Imagine a soldier using his iPhone to go to the iTunes store and download an app needed urgently in a combat situation.
Well, that might be a bit of a stretch. But the Army is working with Apple and Google to make it possible to use iPhones and Google Androids as mobile devices.
"It portends a different way we can do future acquisition of applications for the war fighter. What I'm trying to do is to get capability to the war fighter much more rapidly...," said Lt. Gen Jeff Sorenson, Army chief information officer.
He told Army Times an arrangement like that could cut through the bureaucratic process and tap into a booming section of the private sector where new things appear daily.
"I can foresee a day when (soldiers) will be equipped an iPhone or equipped with an Android in order to conduct the mission," said Sorenson.
The Army has already tested on possibility: contests for creating apps. One event held in Florida produced 53 candidates. Some could be made available for encrypted phones.
Prizes ranging from $1,000 to $3,000 were awarded.

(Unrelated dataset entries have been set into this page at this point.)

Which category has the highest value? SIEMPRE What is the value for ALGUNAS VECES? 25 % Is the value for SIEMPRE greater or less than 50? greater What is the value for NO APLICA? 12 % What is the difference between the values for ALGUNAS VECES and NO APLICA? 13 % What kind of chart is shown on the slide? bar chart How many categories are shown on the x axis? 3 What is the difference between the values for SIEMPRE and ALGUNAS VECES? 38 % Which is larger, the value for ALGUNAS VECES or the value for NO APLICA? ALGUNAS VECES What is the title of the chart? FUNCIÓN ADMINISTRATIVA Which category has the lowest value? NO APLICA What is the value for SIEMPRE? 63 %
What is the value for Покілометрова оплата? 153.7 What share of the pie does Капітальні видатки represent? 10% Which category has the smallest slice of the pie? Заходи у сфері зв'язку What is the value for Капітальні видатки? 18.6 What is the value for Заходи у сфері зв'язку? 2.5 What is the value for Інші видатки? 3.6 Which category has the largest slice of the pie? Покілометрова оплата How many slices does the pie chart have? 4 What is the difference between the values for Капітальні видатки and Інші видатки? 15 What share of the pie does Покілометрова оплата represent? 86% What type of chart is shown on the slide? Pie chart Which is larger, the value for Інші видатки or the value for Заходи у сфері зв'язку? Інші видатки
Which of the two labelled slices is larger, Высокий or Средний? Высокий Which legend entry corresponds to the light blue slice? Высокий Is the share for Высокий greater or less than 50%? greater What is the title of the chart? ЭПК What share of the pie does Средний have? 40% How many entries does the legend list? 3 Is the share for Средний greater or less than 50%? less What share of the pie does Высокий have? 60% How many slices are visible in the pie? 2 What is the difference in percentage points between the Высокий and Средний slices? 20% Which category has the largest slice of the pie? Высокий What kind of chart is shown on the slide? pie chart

The Army has its own version of iTunes, www.forge.mil and https:storefront.mil.
"The ones that we have able to put on the storefront, soldiers can download today and I think that not only creates some opportunities for some to improve what they do on a daily basis but maybe encourages them to consider going onto forge.mil and writing an app on their own," said Sorenson.
Among those created in the contest was one called the "Telehealth Mood Tracker." It allows fighters to track their psychological health, which could help detect signs of developing problems such as depression.